• **Document excerpt**:
════════════════════

The NYT editorial page is very unhappy with Geithner's proposals. It thinks that he has not gone far enough on any of the factors that the NYT econoheads have been peddling as the major causes of the crisis. Some excerpts:
"...Mr. Geithner called for all large hedge funds and private equity firms to register with the Securities and Exchange Commission, a move that could bring much-needed disclosure and oversight to vast pools of capital that fed the bubble economy. But the S.E.C. would not have the full authority to resolve all concerns. Rather, it would report its findings up what could turn out to be a convoluted chain of regulatory command. [So, too little regulation of hedge funds]
"...Mr. Geithner called for oversight of unregulated derivatives, like the credit default swaps at the heart of the debacle at American International Group. But he made a troubling distinction between “standardized” derivatives and “non-standardized” ones, and proposed different regulation for each. That looks like a loophole disguised as a new rule. Derivatives, now swapped one-on-one, ad infinitum across the financial system, need to be traded on a fully regulated exchange, period. [Same goes for derivatives and CDS's]
[And now for the Gramm-Leach-Bliley narrative...]
"...firms, like A.I.G., have proved dangerous mainly because of their involvement in a web of often conflicting financial practices and products. The A.I.G. financial unit that sold credit default swaps did not have the wherewithal to make good on its obligations, but leeched off the AAA rating of the company’s strong insurance business.

════════════════════

• **Provided material**:
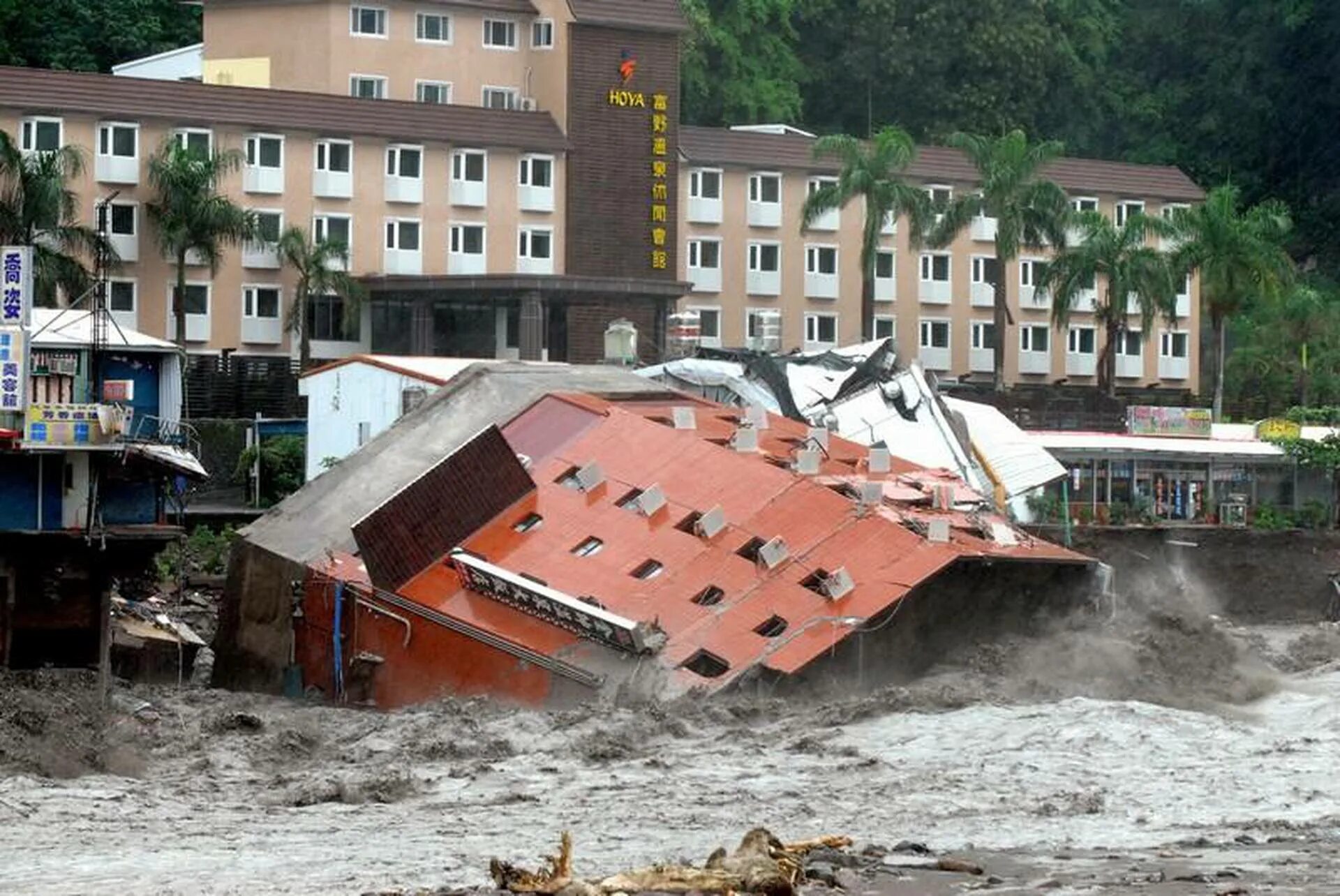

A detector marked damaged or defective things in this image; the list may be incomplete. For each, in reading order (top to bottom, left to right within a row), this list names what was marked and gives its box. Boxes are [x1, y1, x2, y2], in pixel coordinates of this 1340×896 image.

broken window opening [750, 615, 787, 634]
broken window opening [686, 645, 729, 675]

════════════════════

Retype the whole Geithner commentary word for word. The lines above come from a source separate from the Geithner commentary.

The NYT editorial page is very unhappy with Geithner's proposals. It thinks that he has not gone far enough on any of the factors that the NYT econoheads have been peddling as the major causes of the crisis. Some excerpts:
"...Mr. Geithner called for all large hedge funds and private equity firms to register with the Securities and Exchange Commission, a move that could bring much-needed disclosure and oversight to vast pools of capital that fed the bubble economy. But the S.E.C. would not have the full authority to resolve all concerns. Rather, it would report its findings up what could turn out to be a convoluted chain of regulatory command. [So, too little regulation of hedge funds]
"...Mr. Geithner called for oversight of unregulated derivatives, like the credit default swaps at the heart of the debacle at American International Group. But he made a troubling distinction between “standardized” derivatives and “non-standardized” ones, and proposed different regulation for each. That looks like a loophole disguised as a new rule. Derivatives, now swapped one-on-one, ad infinitum across the financial system, need to be traded on a fully regulated exchange, period. [Same goes for derivatives and CDS's]
[And now for the Gramm-Leach-Bliley narrative...]
"...firms, like A.I.G., have proved dangerous mainly because of their involvement in a web of often conflicting financial practices and products. The A.I.G. financial unit that sold credit default swaps did not have the wherewithal to make good on its obligations, but leeched off the AAA rating of the company’s strong insurance business.